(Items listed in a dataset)
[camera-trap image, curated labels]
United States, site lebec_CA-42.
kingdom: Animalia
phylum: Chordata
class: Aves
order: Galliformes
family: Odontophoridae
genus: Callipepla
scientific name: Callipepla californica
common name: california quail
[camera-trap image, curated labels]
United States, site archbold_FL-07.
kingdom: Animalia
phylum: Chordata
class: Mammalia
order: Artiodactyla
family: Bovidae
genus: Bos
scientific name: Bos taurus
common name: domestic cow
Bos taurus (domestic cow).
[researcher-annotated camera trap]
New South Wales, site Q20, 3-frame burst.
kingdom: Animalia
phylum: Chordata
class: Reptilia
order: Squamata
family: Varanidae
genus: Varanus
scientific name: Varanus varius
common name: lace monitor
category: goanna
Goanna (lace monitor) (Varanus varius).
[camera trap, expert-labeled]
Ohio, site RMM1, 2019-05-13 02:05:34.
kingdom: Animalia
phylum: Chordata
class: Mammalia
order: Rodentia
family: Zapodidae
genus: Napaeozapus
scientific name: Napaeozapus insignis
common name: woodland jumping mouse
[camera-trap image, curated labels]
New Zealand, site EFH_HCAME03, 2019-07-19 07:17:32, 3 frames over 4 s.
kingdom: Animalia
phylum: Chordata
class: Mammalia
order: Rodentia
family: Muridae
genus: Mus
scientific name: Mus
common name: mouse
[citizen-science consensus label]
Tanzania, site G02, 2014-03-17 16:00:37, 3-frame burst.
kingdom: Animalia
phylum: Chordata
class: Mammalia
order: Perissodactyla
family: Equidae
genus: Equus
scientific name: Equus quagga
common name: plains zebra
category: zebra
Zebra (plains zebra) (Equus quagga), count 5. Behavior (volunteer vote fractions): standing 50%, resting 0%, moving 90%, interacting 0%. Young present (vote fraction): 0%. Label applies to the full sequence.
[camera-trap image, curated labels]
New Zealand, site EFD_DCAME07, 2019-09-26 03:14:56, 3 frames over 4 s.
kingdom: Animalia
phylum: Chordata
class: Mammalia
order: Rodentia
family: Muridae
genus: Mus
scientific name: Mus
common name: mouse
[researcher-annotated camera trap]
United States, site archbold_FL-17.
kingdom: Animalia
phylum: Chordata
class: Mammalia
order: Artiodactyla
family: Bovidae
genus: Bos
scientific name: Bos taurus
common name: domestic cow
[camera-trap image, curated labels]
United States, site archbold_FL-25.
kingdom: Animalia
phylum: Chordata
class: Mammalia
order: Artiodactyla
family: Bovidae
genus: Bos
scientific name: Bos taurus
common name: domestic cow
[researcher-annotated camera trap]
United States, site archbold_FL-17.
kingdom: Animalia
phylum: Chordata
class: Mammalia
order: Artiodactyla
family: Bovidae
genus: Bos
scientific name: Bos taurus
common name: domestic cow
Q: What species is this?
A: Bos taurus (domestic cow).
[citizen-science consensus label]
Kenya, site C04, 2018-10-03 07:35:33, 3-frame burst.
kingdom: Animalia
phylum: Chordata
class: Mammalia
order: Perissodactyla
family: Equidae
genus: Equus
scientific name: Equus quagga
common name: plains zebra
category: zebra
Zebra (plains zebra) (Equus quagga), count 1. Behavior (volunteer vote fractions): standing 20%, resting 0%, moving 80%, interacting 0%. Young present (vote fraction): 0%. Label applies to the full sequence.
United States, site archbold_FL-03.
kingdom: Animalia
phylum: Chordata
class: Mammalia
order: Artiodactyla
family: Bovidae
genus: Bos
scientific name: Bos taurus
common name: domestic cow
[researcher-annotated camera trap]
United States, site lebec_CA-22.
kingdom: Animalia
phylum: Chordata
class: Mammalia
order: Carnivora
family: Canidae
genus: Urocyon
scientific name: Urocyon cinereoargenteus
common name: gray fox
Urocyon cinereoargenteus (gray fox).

## Task goal
Which lines in the data above hold the string "over"? Show each one.

## Task output
New Zealand, site EFH_HCAME03, 2019-07-19 07:17:32, 3 frames over 4 s.
New Zealand, site EFD_DCAME07, 2019-09-26 03:14:56, 3 frames over 4 s.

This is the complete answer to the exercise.